I had never spoken to him. I had never even seen him get out of his car when they delivered Pat back to me. He was dark, b
eefy, and wore glasses—a suit that worked out. Good-looking in a Clark Kent kind of way. There was a tiny parking space just in front of the house, and I watched him expertly reverse the Audi into it, the bastard.
Usually Gina knocked on the door, said hello to me, and quickly kissed Pat good-bye. The handover was done with minimum civility, which was about as much as either of us could muster. Still, we were trying. Not for our sake but the sake of our child. But today I was waiting at the front gate for them. She didn’t seem surprised.
“Hello, Harry.”
“Hi.”
“Look what I’ve got!” Pat said, brandishing his new toy—some scowling plastic space man with an unfeasibly large laser gun—as he brushed past me into the house.
“Sorry about your dad,” Gina said, staying on the other side of the gate.
“Thanks.”
“I’m really sorry. He always treated me with great kindness. He was the gentlest man I ever met.”
“He was mad about you.”
“I was mad about him too.”
“Thanks for Pat’s toy.”
“Richard bought it for him in Hamley’s.”
“Good old Richard.”
She shot me a look.
“I better be going,” she said.
“I thought you didn’t like Pat playing with guns.”
She shook her head and gave a little laugh, one of those laughs that’s meant to indicate that it wasn’t funny at all.

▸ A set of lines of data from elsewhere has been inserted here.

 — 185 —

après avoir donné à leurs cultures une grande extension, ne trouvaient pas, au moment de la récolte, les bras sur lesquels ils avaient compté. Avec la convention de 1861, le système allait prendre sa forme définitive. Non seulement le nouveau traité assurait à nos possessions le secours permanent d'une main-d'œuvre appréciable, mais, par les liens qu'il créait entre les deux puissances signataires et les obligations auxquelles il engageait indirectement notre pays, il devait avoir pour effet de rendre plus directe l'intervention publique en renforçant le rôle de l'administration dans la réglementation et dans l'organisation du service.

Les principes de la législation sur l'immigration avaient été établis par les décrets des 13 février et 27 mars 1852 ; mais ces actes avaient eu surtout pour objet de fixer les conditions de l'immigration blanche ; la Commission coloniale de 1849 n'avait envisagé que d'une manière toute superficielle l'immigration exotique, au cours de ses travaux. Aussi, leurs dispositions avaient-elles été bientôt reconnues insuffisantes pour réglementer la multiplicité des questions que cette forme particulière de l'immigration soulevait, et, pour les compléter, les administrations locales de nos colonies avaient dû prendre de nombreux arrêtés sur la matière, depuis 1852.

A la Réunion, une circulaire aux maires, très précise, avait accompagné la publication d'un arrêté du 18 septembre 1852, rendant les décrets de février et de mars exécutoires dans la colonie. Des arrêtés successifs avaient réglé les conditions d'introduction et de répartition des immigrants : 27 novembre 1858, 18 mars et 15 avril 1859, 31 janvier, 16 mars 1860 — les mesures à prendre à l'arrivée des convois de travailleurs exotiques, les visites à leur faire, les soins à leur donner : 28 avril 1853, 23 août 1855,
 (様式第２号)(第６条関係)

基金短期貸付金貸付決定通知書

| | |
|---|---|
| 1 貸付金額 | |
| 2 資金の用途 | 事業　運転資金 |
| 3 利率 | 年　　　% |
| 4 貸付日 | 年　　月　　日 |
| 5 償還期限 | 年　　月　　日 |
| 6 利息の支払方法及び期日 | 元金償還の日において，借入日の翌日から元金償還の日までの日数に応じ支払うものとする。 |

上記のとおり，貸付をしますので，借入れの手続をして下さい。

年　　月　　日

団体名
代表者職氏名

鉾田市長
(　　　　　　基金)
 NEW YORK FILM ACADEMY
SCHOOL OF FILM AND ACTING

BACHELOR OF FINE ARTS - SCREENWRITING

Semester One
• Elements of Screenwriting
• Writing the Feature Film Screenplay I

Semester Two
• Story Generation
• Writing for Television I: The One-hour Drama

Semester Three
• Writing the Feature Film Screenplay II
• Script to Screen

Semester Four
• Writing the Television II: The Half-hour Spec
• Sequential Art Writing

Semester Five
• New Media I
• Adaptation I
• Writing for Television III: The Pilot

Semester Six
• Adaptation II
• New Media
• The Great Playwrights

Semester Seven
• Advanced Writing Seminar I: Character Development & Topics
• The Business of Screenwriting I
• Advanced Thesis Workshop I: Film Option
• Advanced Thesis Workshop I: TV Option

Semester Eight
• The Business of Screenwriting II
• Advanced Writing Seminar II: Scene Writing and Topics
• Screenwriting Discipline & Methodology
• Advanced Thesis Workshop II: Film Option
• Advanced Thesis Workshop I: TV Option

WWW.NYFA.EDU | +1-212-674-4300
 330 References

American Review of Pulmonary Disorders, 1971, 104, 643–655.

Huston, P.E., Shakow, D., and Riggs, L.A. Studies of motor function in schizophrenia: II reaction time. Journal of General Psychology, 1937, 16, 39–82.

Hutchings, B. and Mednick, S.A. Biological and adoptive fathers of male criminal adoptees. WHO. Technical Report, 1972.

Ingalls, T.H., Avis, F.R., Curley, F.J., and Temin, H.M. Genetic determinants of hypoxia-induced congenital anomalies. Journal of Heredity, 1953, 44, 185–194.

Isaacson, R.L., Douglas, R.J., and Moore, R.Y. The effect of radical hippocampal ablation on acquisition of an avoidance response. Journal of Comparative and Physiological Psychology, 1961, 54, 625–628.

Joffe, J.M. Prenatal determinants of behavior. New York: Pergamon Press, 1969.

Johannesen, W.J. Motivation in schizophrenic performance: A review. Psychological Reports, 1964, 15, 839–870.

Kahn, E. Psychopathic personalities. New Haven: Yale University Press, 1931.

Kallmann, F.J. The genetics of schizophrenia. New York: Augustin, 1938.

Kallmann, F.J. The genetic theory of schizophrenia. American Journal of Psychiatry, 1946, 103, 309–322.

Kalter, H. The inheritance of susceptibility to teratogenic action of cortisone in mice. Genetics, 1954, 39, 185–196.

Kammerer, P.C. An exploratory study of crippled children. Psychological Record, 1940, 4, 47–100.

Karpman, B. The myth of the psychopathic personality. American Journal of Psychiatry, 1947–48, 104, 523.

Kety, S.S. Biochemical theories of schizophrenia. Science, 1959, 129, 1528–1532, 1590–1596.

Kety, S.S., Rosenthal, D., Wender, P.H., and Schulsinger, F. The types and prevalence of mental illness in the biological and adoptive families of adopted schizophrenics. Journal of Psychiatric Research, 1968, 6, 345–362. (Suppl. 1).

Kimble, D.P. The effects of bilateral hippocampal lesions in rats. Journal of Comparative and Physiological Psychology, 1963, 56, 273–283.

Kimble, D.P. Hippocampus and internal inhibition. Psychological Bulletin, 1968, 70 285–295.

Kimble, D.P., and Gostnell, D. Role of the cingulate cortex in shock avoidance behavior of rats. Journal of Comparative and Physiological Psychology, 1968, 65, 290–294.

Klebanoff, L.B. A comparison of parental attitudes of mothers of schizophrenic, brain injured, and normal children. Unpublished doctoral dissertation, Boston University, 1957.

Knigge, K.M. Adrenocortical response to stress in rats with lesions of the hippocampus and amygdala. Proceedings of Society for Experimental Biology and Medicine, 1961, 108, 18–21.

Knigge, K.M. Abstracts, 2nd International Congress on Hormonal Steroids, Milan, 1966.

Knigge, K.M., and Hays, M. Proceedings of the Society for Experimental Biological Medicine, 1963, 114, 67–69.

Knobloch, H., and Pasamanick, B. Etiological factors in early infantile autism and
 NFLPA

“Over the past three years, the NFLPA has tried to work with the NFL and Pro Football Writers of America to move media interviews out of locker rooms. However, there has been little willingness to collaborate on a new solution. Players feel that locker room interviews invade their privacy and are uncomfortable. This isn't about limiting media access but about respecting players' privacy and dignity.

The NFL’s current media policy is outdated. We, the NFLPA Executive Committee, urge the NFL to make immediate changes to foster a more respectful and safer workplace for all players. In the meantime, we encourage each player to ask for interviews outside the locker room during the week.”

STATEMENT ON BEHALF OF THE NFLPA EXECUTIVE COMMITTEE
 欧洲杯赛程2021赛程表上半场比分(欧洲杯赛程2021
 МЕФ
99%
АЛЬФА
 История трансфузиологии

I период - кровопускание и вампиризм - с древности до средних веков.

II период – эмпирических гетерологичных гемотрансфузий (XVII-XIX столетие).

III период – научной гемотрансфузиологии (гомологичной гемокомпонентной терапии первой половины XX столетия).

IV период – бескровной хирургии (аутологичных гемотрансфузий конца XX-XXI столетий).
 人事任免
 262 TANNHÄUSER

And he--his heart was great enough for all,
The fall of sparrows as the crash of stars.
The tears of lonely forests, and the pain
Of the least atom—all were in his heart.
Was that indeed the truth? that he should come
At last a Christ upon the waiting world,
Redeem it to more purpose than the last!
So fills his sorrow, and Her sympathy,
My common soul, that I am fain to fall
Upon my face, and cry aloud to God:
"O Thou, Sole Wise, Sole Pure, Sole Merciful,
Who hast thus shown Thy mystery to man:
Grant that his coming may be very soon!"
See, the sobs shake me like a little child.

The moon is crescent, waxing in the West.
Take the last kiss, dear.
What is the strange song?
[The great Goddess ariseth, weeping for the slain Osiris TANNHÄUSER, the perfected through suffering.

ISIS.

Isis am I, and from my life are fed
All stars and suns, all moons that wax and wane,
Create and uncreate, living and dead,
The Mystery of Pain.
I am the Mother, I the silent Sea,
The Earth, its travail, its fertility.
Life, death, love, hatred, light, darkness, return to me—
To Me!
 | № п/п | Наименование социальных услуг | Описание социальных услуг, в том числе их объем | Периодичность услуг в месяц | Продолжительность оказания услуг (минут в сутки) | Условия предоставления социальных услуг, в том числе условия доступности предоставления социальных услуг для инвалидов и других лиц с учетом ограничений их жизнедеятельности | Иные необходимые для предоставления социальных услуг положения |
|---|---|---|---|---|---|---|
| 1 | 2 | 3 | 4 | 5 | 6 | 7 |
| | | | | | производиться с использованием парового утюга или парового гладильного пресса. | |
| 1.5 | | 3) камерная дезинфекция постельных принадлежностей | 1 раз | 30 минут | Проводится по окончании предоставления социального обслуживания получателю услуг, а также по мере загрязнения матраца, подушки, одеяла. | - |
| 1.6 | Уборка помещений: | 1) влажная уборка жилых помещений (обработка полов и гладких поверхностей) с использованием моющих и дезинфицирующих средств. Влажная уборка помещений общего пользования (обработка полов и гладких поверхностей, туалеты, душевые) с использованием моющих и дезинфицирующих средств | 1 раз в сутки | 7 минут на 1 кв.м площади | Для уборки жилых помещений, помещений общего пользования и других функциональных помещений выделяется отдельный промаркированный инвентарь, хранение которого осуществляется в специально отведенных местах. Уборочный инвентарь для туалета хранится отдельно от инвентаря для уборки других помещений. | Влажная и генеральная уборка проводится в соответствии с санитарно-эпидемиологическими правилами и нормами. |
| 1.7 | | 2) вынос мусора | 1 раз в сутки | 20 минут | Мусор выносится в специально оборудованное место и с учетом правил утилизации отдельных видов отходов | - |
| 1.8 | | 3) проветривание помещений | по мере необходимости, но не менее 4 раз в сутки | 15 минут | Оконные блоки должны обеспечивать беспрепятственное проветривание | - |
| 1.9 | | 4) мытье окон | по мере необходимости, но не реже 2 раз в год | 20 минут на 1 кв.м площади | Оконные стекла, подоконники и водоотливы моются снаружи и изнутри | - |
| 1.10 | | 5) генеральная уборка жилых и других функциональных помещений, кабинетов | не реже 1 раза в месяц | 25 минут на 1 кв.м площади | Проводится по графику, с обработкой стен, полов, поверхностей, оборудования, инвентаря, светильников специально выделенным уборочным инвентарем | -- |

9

“If you really want to know, I believe that there’s enough violence in this world without encouraging children to think that guns are a form of light entertainment. Okay? But he wanted the gun.”
“I’m not going to give him up, Gina.”
“That’s for the lawyers to decide. And we’re not supposed—”
“I’ve changed my life to look after my son. I took a part-time job. I learned to organize things in the house, stuff that I never even had to think about before. Feeding him, clothing him, getting him to bed. Answering his questions, being there for him when he was sad or frightened.”